# 8. ArrayList

In this section, we'll build a new class called `AList` that can be used to store arbitrarily long lists of data, similar to our `DLList`. Unlike the `DLList`, the `AList` will use arrays to store data instead of a linked list.

#### Linked List Performance Puzzle <a href="#linked-list-performance-puzzle" id="linked-list-performance-puzzle"></a>

Suppose we wanted to write a new method for `DLList` called `int get(int i)`. Why would `get` be slow for long lists compared to `getLast`? For what inputs would it be especially slow?

You may find the figure below useful for thinking about your answer.

![dllist\_circular\_sentinel\_size\_2.png](https://joshhug.gitbooks.io/hug61b/content/chap2/fig23/dllist_circular_sentinel_size_2.png)

#### Linked List Performance Puzzle Solution <a href="#linked-list-performance-puzzle-solution" id="linked-list-performance-puzzle-solution"></a>

It turns out that no matter how clever you are, the `get` method will usually be slower than `getBack` if we're using the doubly linked list structure described in section 2.3.

This is because, since we only have references to the first and last items of the list, we'll always need to walk through the list from the front or back to get to the item that we're trying to retrieve. For example, if we want to get item #417 in a list of length 10,000, we'll have to walk across 417 forward links to get to the item we want.

In the very worst case, the item is in the very middle and we'll need to walk through a number of items proportional to the length of the list (specifically, the number of items divided by two). In other words, our worst case execution time for `get` is linear in the size of the entire list. This in contrast to the runtime for `getBack`, which is constant, no matter the size of the list. Later in the course, we'll formally define runtimes in terms of big O and big Theta notation. For now, we'll stick to an informal understanding.

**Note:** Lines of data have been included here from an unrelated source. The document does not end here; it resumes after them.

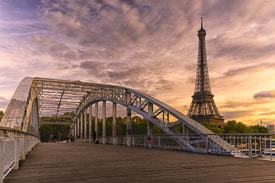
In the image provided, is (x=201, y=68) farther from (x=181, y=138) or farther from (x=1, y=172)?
(x=1, y=172)

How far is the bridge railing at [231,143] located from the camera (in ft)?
34.1

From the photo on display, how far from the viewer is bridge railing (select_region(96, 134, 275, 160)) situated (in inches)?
409

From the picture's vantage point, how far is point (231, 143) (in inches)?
504

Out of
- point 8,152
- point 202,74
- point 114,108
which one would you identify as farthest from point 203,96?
point 8,152

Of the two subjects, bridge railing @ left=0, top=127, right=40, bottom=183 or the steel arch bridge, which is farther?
the steel arch bridge

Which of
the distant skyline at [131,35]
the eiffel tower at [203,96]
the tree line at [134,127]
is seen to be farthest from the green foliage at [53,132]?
the distant skyline at [131,35]

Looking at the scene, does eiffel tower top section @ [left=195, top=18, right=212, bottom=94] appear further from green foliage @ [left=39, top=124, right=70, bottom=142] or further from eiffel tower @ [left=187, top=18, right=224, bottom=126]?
green foliage @ [left=39, top=124, right=70, bottom=142]

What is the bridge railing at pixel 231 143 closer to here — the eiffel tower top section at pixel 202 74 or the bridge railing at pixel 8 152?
the bridge railing at pixel 8 152

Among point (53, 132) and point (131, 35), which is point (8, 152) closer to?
point (131, 35)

#### Our First Attempt: The Naive Array Based List <a href="#our-first-attempt-the-naive-array-based-list" id="our-first-attempt-the-naive-array-based-list"></a>

Accessing the `i`th element of an array takes constant time on a modern computer. This suggests that an array-based list would be capable of much better performance for `get` than a linked-list based solution, since it can simply use bracket notation to get the item of interest.

If you'd like to know **why** arrays have constant time access, check out this [Quora post](https://www.quora.com/Why-does-accessing-an-array-element-take-constant-time).

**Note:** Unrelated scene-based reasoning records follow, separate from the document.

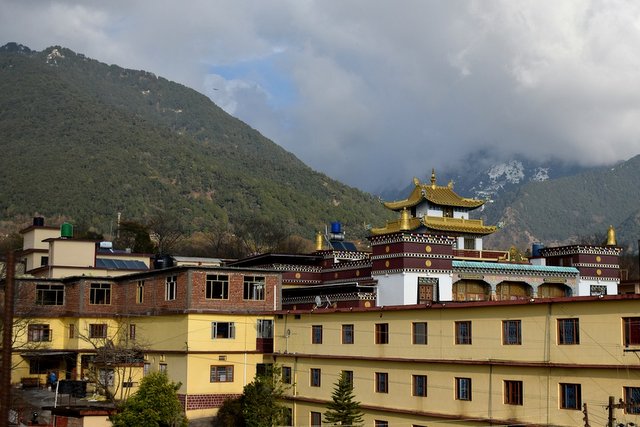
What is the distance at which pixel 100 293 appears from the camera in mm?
66812

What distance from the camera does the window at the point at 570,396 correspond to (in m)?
38.4

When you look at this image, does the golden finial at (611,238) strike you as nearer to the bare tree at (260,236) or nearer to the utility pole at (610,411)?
the utility pole at (610,411)

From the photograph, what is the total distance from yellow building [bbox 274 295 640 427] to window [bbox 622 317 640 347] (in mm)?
39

**Optional Exercise 2.5.1:** Try to build an AList class that supports `addLast`, `getLast`, `get`, and `size` operations. Your AList should work for any size array up to 100. For starter code, see <https://github.com/Berkeley-CS61B/lectureCode/tree/master/lists4/DIY>.

[My solution](https://github.com/Berkeley-CS61B/lectureCode/tree/master/lists4/naive) has the following handy invariants.

* The position of the next item to be inserted (using `addLast`) is always `size`.
* The number of items in the AList is always `size`.
* The position of the last item in the list is always `size - 1`.

Other solutions might be slightly different.

#### removeLast <a href="#removelast" id="removelast"></a>

The last operation we need to support is `removeLast`. Before we start, we make the following key observation: Any change to our list must be reflected in a change in one or more memory boxes in our implementation.

This might seem obvious, but there is some profundity to it. The list is an abstract idea, and the `size`, `items`, and `items[i]` memory boxes are the concrete representation of that idea. Any change the user tries to make to the list using the abstractions we provide (`addLast`, `removeLast`) must be reflected in some changes to these memory boxes in a way that matches the user's expectations. Our invariants provide us with a guide for what those changes should look like.

**Optional Exercise 2.5.2:** Try to write `removeLast`. Before starting, decide which of `size`, `items`, and `items[i]` needs to change so that our invariants are preserved after the operation, i.e. so that future calls to our methods provide the user of the list class with the behavior they expect.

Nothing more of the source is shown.